6月に向けて — 注目したい5つのポイント
ここからは少し先取りの話です。
1つ目は Gemini 3.2 系のエコシステム成熟。リリース直後の今は「動く・速い」が中心ですが、6月にはサードパーティ製の SDK ラッパーや、Function Calling のテンプレート集が増えてくる頃合いだと思います。
2つ目は Computer Use の安全運用の知見。各社が「どこまで自動操作させていいか」のガイドラインを出し始めるはずです。個人開発者としては、課金・支払い系のガードレール設計を早めに整えておきたいところです。

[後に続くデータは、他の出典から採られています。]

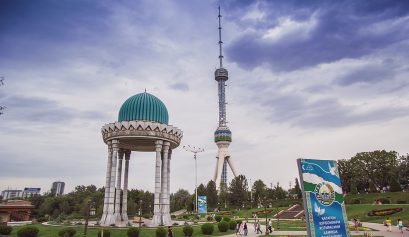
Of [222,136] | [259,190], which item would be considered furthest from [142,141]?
[222,136]

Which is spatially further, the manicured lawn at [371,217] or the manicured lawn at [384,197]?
the manicured lawn at [384,197]

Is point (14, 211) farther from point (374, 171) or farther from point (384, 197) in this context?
point (374, 171)

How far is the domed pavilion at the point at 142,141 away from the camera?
42.4m

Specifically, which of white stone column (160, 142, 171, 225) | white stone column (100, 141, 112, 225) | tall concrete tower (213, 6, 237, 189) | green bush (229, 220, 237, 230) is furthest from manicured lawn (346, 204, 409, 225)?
tall concrete tower (213, 6, 237, 189)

3つ目は Imagen と Veo の組み合わせ。第3週の壁紙パイプラインで、Imagen 4 の静止画と Veo の短尺動画を組み合わせる設計が現実的になってきました。アプリ内のローディング画面など、地味だけど効く場所に組み込めそうです。
4つ目は iOS 側のリリースサイクル合わせ。私の4アプリ(綺麗な壁紙 / 浮世絵壁紙 / Relaxing Healing / Law of Attraction)は、新 iPhone 解像度対応や StoreKit 2 への移行、CocoaPods → SPM 移行など、6月にも続く運用変更が並んでいます。Gemini を AdMob 最適化や Crashlytics 解析に組み込む流れは6月もそのまま強化していく予定です。
5つ目は Gemini Lab 自体の運用。「3か月後も動いていてほしい」記事と、「今日読んで助かった」記事の両方を、混ぜすぎない形で書き分けていきたいと考えています。
おわりに — 6月もここで書いていきます
5月の Gemini Lab は、新機能を追いかける月というよりも、本番で長く動かすための設計を、自分のアプリの実例に重ねながら書き続ける月でした。日本特有の祈りを背景にして集団心理と認知世界の構造を探る、というアーティストとしての主題と、12年続けてきた個人開発の地に足のついた習慣を、Gemini という道具を介して同じ机の上に並べられた1か月だったように感じています。
6月もここで、自分の手元の実例と、誠実に手を動かして得た所感を書き続けていきます。先月から続けて読んでくださった方も、今月たまたまたどり着いてくださった方も、ありがとうございました。引き続きお付き合いいただけたら嬉しいです。